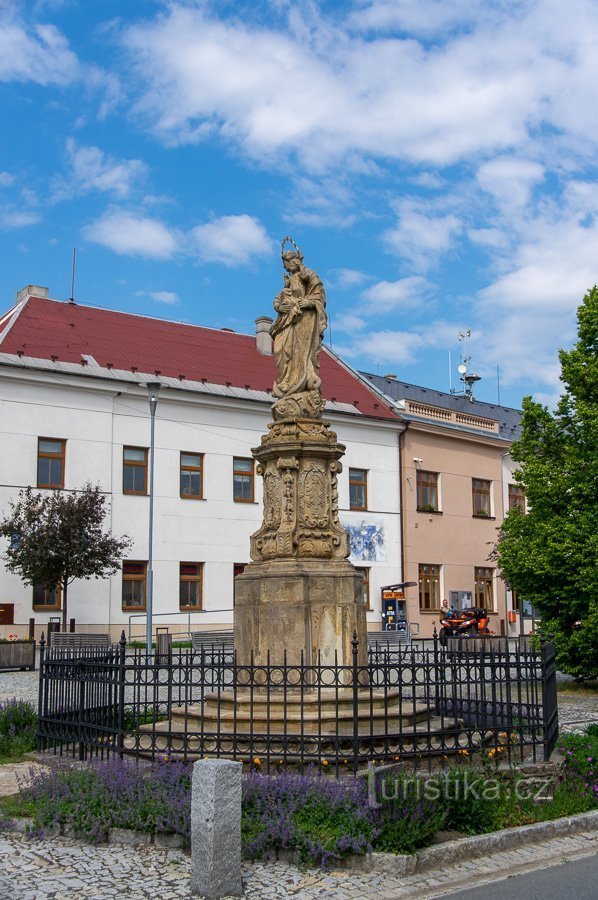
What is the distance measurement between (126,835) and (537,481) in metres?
14.8

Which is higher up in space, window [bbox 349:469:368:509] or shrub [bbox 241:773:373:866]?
window [bbox 349:469:368:509]

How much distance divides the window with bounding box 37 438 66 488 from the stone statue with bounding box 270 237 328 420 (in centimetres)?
2067

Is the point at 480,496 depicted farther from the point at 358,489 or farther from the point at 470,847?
the point at 470,847

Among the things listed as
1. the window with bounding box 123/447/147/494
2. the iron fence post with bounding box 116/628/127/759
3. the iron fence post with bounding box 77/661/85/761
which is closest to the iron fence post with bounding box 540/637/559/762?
the iron fence post with bounding box 116/628/127/759

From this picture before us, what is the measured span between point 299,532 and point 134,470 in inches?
899

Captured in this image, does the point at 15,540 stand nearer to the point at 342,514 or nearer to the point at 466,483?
the point at 342,514

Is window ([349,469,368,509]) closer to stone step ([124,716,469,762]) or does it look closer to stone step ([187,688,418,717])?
stone step ([187,688,418,717])

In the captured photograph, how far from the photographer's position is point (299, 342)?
11.7 metres

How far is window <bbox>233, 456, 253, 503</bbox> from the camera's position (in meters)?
35.4

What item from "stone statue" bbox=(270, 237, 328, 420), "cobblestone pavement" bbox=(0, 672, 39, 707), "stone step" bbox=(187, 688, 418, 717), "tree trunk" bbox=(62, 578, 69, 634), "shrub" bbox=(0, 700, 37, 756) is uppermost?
"stone statue" bbox=(270, 237, 328, 420)

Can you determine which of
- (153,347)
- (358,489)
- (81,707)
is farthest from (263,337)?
(81,707)

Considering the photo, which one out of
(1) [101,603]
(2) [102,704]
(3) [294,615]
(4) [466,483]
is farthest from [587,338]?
(4) [466,483]

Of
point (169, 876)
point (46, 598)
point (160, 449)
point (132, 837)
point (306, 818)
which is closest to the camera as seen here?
point (169, 876)

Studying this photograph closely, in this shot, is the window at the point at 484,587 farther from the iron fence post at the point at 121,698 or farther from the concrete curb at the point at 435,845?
the concrete curb at the point at 435,845
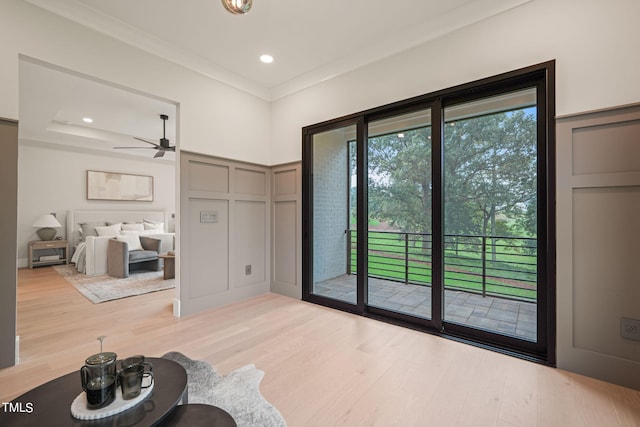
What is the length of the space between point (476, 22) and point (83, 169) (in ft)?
25.9

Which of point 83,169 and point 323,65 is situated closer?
point 323,65

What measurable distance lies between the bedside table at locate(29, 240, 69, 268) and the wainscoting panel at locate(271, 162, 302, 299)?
518cm

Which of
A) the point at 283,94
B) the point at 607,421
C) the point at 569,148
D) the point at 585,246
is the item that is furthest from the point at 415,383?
the point at 283,94

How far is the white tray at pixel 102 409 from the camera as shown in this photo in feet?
3.23

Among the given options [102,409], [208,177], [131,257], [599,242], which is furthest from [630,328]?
[131,257]

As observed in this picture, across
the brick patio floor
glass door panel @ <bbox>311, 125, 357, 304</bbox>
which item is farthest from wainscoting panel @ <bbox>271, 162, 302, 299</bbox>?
the brick patio floor

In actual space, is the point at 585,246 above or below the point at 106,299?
above

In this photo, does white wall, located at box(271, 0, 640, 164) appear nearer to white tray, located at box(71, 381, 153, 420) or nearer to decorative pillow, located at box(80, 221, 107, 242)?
white tray, located at box(71, 381, 153, 420)

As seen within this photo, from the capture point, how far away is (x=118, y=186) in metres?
6.88

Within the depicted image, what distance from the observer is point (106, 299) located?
362 cm

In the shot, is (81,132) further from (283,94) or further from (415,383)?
(415,383)

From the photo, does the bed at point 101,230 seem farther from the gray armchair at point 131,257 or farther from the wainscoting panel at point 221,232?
the wainscoting panel at point 221,232

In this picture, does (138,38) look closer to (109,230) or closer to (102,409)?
(102,409)

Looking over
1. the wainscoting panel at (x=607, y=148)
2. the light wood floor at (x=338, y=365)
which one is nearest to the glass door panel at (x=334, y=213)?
the light wood floor at (x=338, y=365)
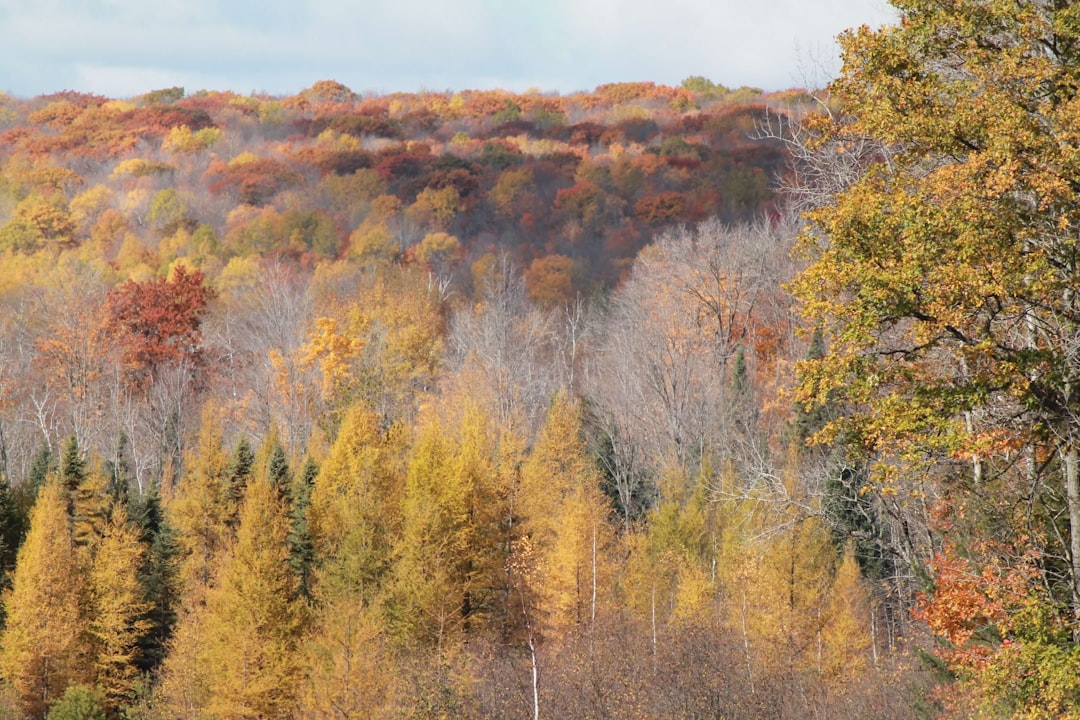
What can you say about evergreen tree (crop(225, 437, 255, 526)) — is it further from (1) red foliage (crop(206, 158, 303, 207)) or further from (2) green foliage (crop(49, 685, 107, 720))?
(1) red foliage (crop(206, 158, 303, 207))

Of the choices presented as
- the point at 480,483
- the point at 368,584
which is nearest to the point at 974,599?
the point at 368,584

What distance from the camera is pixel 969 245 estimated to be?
35.8ft

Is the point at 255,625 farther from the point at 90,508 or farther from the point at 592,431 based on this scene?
the point at 592,431

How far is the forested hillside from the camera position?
22.8 meters

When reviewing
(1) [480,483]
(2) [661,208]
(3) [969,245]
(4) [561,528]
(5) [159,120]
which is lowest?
(4) [561,528]

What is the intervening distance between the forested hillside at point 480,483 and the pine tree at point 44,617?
0.11 meters

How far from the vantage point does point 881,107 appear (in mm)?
11891

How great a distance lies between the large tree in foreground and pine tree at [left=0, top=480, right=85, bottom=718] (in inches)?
1302

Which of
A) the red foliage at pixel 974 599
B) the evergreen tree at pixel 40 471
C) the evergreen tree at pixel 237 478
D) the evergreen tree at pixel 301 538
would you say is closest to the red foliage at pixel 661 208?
the evergreen tree at pixel 40 471

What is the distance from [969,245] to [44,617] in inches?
1407

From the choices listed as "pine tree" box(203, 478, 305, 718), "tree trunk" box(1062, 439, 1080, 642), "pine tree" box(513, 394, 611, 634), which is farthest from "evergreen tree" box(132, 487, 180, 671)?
"tree trunk" box(1062, 439, 1080, 642)

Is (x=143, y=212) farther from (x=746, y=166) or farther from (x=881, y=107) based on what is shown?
(x=881, y=107)

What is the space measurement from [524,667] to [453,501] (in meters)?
6.36

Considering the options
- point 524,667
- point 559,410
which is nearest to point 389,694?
point 524,667
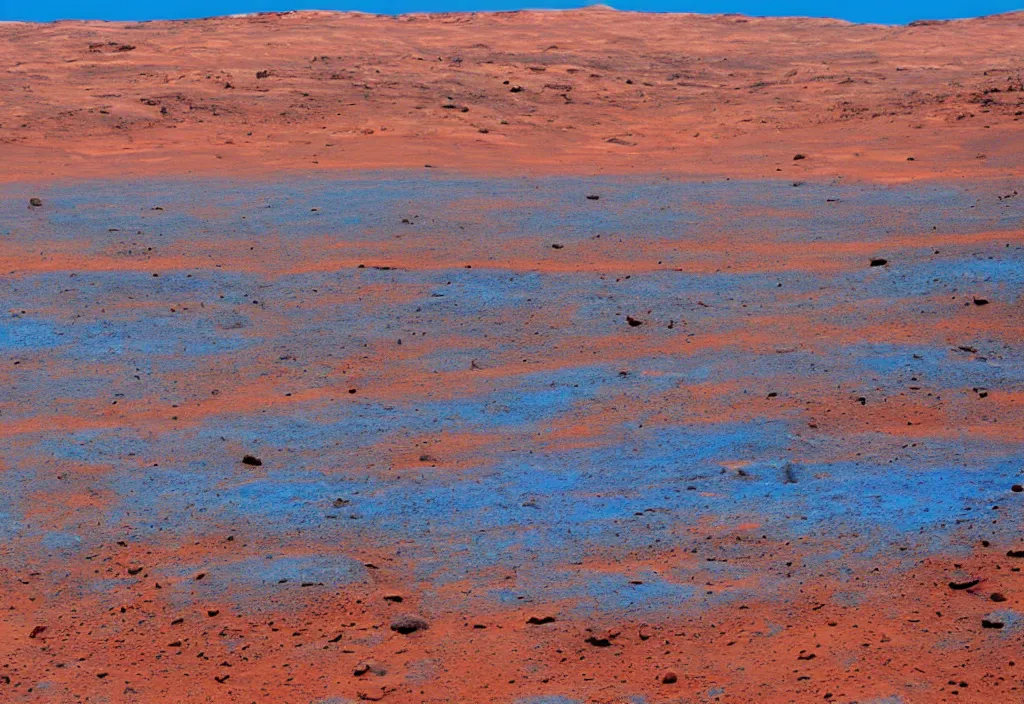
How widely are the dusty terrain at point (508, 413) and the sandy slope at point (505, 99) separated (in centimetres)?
12

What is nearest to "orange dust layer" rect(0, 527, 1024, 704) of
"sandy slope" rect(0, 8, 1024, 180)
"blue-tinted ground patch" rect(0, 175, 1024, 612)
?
"blue-tinted ground patch" rect(0, 175, 1024, 612)

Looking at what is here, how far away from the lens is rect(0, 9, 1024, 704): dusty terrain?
4434mm

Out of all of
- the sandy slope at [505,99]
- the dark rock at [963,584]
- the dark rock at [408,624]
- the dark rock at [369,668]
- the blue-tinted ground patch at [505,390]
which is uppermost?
the sandy slope at [505,99]

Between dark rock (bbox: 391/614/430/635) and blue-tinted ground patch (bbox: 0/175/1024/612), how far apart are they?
0.98ft

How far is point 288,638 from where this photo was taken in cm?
451

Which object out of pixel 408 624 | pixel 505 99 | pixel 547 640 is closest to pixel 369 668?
pixel 408 624

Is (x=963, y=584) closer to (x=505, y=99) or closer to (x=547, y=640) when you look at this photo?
(x=547, y=640)

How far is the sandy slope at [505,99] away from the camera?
11117 millimetres

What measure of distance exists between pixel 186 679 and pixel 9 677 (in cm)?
58

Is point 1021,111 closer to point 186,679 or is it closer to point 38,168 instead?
point 38,168

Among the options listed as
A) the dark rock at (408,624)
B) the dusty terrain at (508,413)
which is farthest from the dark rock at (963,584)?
the dark rock at (408,624)

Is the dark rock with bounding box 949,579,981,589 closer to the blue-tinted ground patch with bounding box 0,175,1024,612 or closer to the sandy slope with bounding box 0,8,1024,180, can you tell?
the blue-tinted ground patch with bounding box 0,175,1024,612

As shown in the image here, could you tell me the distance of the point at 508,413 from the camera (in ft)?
20.4

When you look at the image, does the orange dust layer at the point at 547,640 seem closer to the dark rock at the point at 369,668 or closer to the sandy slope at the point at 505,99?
the dark rock at the point at 369,668
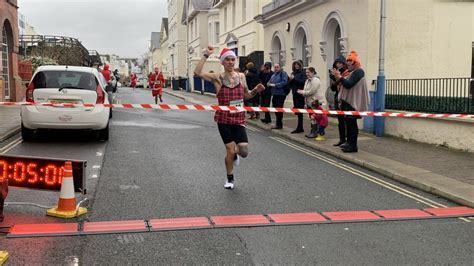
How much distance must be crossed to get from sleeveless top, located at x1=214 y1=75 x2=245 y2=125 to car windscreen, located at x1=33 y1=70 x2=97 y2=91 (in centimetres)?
479

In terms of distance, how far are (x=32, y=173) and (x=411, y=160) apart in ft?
22.3

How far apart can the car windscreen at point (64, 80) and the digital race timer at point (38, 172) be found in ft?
16.5

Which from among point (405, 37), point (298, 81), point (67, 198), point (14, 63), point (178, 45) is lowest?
point (67, 198)

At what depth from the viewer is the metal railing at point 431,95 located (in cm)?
1124

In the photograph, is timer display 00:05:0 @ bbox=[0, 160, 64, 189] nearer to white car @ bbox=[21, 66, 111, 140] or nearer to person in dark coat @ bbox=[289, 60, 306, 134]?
white car @ bbox=[21, 66, 111, 140]

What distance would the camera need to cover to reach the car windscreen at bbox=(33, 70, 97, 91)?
11.0 m

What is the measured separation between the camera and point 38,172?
614 cm

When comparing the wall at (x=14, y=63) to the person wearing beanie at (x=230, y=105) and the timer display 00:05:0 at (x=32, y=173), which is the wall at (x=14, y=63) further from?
the timer display 00:05:0 at (x=32, y=173)

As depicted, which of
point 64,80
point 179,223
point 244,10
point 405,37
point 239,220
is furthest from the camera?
point 244,10

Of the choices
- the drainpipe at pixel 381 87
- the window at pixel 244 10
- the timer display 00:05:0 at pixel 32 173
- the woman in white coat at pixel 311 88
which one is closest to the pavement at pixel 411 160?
the drainpipe at pixel 381 87

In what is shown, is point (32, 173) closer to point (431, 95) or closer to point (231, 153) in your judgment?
point (231, 153)

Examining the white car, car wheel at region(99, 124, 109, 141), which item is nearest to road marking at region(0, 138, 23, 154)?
the white car

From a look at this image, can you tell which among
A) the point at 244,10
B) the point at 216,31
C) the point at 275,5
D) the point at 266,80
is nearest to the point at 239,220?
the point at 266,80

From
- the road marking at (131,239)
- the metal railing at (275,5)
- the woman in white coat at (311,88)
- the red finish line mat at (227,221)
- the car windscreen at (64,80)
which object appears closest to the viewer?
the road marking at (131,239)
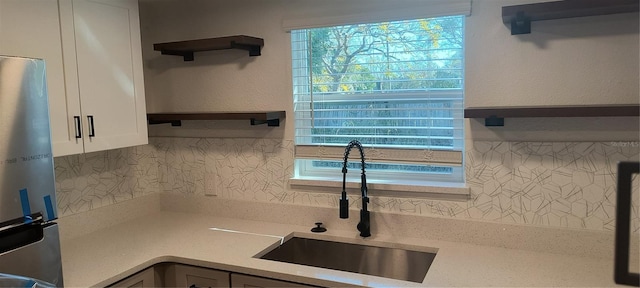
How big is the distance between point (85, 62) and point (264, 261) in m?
1.19

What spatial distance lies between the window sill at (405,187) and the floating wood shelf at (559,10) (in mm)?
733

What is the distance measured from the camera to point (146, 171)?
2783mm

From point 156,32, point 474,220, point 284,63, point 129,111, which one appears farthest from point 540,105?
point 156,32

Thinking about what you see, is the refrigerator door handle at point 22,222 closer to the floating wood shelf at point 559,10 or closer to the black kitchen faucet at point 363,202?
the black kitchen faucet at point 363,202

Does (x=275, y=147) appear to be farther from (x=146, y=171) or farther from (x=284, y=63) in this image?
(x=146, y=171)

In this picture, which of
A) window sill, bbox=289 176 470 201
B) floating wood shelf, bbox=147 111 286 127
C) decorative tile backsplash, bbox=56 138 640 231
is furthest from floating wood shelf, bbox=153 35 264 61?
window sill, bbox=289 176 470 201

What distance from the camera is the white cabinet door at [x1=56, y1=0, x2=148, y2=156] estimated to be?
201cm

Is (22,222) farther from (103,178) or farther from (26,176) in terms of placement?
Answer: (103,178)

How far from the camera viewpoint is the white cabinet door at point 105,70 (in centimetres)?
201

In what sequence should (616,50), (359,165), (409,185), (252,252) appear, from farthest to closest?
(359,165), (409,185), (252,252), (616,50)

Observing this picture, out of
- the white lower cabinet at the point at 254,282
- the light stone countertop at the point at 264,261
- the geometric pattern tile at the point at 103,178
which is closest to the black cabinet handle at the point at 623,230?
the light stone countertop at the point at 264,261

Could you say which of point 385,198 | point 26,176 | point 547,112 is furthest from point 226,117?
point 547,112

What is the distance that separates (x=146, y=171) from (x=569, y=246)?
7.41 ft

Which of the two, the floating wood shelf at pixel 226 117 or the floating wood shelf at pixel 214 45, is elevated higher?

Exercise aim: Repeat the lines from the one containing "Is the point at 255,625" up to and including the one containing "22.8 meters", copying each line word for word.

Solution:
Is the point at 255,625 farther from the point at 90,508 or farther from the point at 592,431 based on this scene?
the point at 592,431

How far is the forested hillside from the camera position?
22.8 meters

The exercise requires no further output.